═══ RAW DATA ═══

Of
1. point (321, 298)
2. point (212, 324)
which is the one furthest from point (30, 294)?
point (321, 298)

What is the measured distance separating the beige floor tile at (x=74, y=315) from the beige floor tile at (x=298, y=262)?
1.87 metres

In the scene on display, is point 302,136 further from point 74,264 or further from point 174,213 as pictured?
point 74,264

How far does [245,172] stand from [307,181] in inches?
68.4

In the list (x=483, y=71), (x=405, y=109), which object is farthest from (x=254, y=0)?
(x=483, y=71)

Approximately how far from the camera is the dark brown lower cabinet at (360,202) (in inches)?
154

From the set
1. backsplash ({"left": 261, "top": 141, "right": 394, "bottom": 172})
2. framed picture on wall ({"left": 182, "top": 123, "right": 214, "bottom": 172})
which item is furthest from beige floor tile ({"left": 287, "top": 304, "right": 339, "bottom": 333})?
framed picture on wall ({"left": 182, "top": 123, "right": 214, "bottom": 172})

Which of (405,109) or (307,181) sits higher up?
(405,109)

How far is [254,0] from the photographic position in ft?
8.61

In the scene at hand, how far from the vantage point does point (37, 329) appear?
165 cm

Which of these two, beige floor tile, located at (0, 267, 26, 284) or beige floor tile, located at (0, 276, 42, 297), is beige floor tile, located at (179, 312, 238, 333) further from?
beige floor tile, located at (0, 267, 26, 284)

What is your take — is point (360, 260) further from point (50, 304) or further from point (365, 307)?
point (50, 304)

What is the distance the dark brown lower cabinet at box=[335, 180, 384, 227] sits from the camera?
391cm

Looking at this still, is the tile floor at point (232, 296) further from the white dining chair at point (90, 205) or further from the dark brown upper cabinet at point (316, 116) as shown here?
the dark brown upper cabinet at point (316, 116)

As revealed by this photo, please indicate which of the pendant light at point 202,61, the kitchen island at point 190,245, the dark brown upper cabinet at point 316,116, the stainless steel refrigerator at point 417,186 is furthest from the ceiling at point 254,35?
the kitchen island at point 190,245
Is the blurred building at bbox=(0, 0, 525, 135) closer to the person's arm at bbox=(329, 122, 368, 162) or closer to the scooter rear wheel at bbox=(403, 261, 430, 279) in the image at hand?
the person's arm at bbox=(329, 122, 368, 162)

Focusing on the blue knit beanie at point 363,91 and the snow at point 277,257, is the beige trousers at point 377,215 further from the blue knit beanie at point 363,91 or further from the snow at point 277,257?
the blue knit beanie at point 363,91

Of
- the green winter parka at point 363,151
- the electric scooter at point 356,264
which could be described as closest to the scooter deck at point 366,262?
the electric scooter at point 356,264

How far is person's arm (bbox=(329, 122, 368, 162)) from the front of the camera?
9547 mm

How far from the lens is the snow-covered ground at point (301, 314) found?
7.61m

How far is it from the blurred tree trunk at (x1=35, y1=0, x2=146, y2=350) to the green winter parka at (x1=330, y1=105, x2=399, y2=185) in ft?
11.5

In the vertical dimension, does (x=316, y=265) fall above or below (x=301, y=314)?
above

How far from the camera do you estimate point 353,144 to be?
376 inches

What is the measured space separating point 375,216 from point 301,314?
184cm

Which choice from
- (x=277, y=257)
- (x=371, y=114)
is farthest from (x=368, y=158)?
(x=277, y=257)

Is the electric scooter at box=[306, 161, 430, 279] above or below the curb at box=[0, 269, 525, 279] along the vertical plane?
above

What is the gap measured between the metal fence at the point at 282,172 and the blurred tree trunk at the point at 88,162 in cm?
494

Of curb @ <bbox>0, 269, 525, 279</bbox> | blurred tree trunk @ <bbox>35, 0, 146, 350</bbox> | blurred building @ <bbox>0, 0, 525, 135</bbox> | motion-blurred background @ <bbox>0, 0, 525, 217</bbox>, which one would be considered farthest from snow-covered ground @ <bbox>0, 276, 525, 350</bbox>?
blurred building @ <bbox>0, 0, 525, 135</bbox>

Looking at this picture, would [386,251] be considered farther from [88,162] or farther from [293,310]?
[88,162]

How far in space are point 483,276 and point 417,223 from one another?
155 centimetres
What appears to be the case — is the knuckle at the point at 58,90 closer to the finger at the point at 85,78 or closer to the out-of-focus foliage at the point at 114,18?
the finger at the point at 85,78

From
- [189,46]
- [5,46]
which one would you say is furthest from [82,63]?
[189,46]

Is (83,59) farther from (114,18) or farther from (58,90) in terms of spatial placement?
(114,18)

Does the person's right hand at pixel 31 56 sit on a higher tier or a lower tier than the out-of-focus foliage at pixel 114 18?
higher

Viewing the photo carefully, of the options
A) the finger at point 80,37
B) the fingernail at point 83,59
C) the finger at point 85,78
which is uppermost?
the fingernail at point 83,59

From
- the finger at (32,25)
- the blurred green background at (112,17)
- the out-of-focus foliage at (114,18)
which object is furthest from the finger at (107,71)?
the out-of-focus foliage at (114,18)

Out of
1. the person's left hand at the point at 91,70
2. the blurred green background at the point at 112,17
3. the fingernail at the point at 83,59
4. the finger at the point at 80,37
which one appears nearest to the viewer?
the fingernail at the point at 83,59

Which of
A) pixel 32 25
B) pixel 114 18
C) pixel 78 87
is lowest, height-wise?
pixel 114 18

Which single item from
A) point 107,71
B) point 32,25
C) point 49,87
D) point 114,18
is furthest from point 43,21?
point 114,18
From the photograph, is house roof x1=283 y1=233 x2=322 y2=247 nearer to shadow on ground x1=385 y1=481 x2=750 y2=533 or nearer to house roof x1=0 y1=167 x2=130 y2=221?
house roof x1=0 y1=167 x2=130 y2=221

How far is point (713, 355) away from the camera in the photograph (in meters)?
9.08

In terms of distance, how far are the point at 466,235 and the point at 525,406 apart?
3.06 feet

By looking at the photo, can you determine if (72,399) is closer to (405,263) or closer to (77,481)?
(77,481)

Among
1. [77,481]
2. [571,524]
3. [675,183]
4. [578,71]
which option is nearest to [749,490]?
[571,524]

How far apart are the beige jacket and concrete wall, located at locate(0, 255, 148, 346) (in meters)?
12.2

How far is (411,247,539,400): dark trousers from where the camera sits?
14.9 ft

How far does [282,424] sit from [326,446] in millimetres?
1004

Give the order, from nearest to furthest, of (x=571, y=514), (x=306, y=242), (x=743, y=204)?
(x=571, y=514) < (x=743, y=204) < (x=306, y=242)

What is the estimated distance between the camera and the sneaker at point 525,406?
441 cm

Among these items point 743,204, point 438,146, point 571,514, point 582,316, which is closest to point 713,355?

═══

> WHAT YOU SHOULD DO
Swap "stainless steel" for "chrome" wherever it appears in the records above, and reproduce every record with nothing else changed.

> OUTPUT FOR THIS EXERCISE
Of
1. point (321, 298)
2. point (212, 324)
which is the one furthest from point (30, 294)?
point (321, 298)

What is the measured distance separating the beige floor tile at (x=74, y=315) from the beige floor tile at (x=298, y=262)?
1.87 metres

In the scene on display, is point 302,136 further from point 74,264 or further from point 174,213 as pictured?
point 74,264

How far does [245,172] stand from [307,181] in inches?
68.4

In the list (x=483, y=71), (x=405, y=109), which object is farthest from (x=254, y=0)?
(x=483, y=71)

Approximately how far from the camera is the dark brown lower cabinet at (360,202) (in inches)?
154

From the set
1. backsplash ({"left": 261, "top": 141, "right": 394, "bottom": 172})
2. framed picture on wall ({"left": 182, "top": 123, "right": 214, "bottom": 172})
which item is furthest from beige floor tile ({"left": 287, "top": 304, "right": 339, "bottom": 333})?
framed picture on wall ({"left": 182, "top": 123, "right": 214, "bottom": 172})

Which of (405,109) or (307,181) sits higher up?
(405,109)

How far is [254,0] from the photographic position in ft?
8.61

In the scene at hand, how far from the vantage point does point (37, 329) appear?
165 cm

Which of these two, beige floor tile, located at (0, 267, 26, 284) or beige floor tile, located at (0, 276, 42, 297), is beige floor tile, located at (179, 312, 238, 333) further from?
beige floor tile, located at (0, 267, 26, 284)

What is your take — is point (360, 260) further from point (50, 304) or further from point (365, 307)?
point (50, 304)

What is the distance the dark brown lower cabinet at box=[335, 180, 384, 227] sits from the camera?
391cm

Looking at this still, is the tile floor at point (232, 296) further from the white dining chair at point (90, 205) or further from the dark brown upper cabinet at point (316, 116) as shown here?
the dark brown upper cabinet at point (316, 116)

As revealed by this photo, please indicate which of the pendant light at point 202,61, the kitchen island at point 190,245, the dark brown upper cabinet at point 316,116, the chrome refrigerator at point 417,186 is furthest from the ceiling at point 254,35?
the kitchen island at point 190,245
Is the blurred building at bbox=(0, 0, 525, 135) closer to the person's arm at bbox=(329, 122, 368, 162) or closer to the scooter rear wheel at bbox=(403, 261, 430, 279) in the image at hand?
the person's arm at bbox=(329, 122, 368, 162)

Focusing on the blue knit beanie at point 363,91 and the snow at point 277,257, is the beige trousers at point 377,215 further from the blue knit beanie at point 363,91 or further from the snow at point 277,257?
the blue knit beanie at point 363,91

Of
- the green winter parka at point 363,151
- the electric scooter at point 356,264
which could be described as closest to the scooter deck at point 366,262?
the electric scooter at point 356,264

How far is person's arm (bbox=(329, 122, 368, 162)) from the front of the camera?
9547 mm

How far from the lens is the snow-covered ground at point (301, 314) found?
7.61m

How far is it from the blurred tree trunk at (x1=35, y1=0, x2=146, y2=350) to the green winter parka at (x1=330, y1=105, x2=399, y2=185) in ft?
11.5

In the vertical dimension, does (x=316, y=265) fall above or below (x=301, y=314)?
above

How far from the camera do you estimate point 353,144 to be?
376 inches

What is the measured space separating point 375,216 from point 301,314?
184cm

Which choice from
- (x=277, y=257)
- (x=371, y=114)
is farthest from (x=368, y=158)?
(x=277, y=257)

Is the electric scooter at box=[306, 161, 430, 279] above or below the curb at box=[0, 269, 525, 279] along the vertical plane?
above

What is the gap measured between the metal fence at the point at 282,172 and the blurred tree trunk at the point at 88,162 in cm?
494

Of curb @ <bbox>0, 269, 525, 279</bbox> | blurred tree trunk @ <bbox>35, 0, 146, 350</bbox> | blurred building @ <bbox>0, 0, 525, 135</bbox> | motion-blurred background @ <bbox>0, 0, 525, 217</bbox>, which one would be considered farthest from snow-covered ground @ <bbox>0, 276, 525, 350</bbox>?
blurred building @ <bbox>0, 0, 525, 135</bbox>

Looking at this picture, would [386,251] be considered farther from [88,162] or farther from [293,310]?
[88,162]

How far in space are point 483,276 and point 417,223 from one another?
155 centimetres
What appears to be the case — is the knuckle at the point at 58,90 closer to the finger at the point at 85,78 or closer to the out-of-focus foliage at the point at 114,18?
the finger at the point at 85,78

From
- [189,46]
- [5,46]
which one would you say is furthest from [82,63]?
[189,46]

Is (83,59) farther from (114,18) or farther from (58,90) in terms of spatial placement?
(114,18)

Does the person's right hand at pixel 31 56 sit on a higher tier or a lower tier than the out-of-focus foliage at pixel 114 18?
higher

Viewing the photo carefully, of the options
A) the finger at point 80,37
B) the fingernail at point 83,59
C) the finger at point 85,78
which is uppermost?
the fingernail at point 83,59

From
- the finger at (32,25)
- the blurred green background at (112,17)
- the out-of-focus foliage at (114,18)
which object is furthest from the finger at (107,71)?
the out-of-focus foliage at (114,18)

Out of
1. the person's left hand at the point at 91,70
2. the blurred green background at the point at 112,17
3. the fingernail at the point at 83,59
4. the finger at the point at 80,37
which one appears nearest to the viewer?
the fingernail at the point at 83,59

Which of
A) pixel 32 25
B) pixel 114 18
C) pixel 78 87
is lowest, height-wise?
pixel 114 18

Which single item from
A) point 107,71
B) point 32,25
C) point 49,87
D) point 114,18
is furthest from point 43,21?
point 114,18
From the photograph, is house roof x1=283 y1=233 x2=322 y2=247 nearer to shadow on ground x1=385 y1=481 x2=750 y2=533 or nearer to house roof x1=0 y1=167 x2=130 y2=221?
house roof x1=0 y1=167 x2=130 y2=221

How far is point (713, 355) away from the camera in the photograph (in meters)?
9.08

In terms of distance, how far are the point at 466,235 and the point at 525,406 apart?
3.06 feet

By looking at the photo, can you determine if (72,399) is closer to (405,263) or closer to (77,481)?
(77,481)

Among
1. [77,481]
2. [571,524]
3. [675,183]
4. [578,71]
which option is nearest to [749,490]?
[571,524]

How far apart are the beige jacket and concrete wall, located at locate(0, 255, 148, 346) (in meters)?
12.2

How far is (411,247,539,400): dark trousers from where the camera sits?
14.9 ft

How far does [282,424] sit from [326,446] in millimetres?
1004

Give the order, from nearest to furthest, of (x=571, y=514), (x=306, y=242), (x=743, y=204)?
(x=571, y=514) < (x=743, y=204) < (x=306, y=242)

What is the estimated distance between the camera and the sneaker at point 525,406?
441 cm

Among these items point 743,204, point 438,146, point 571,514, point 582,316, which is closest to point 713,355?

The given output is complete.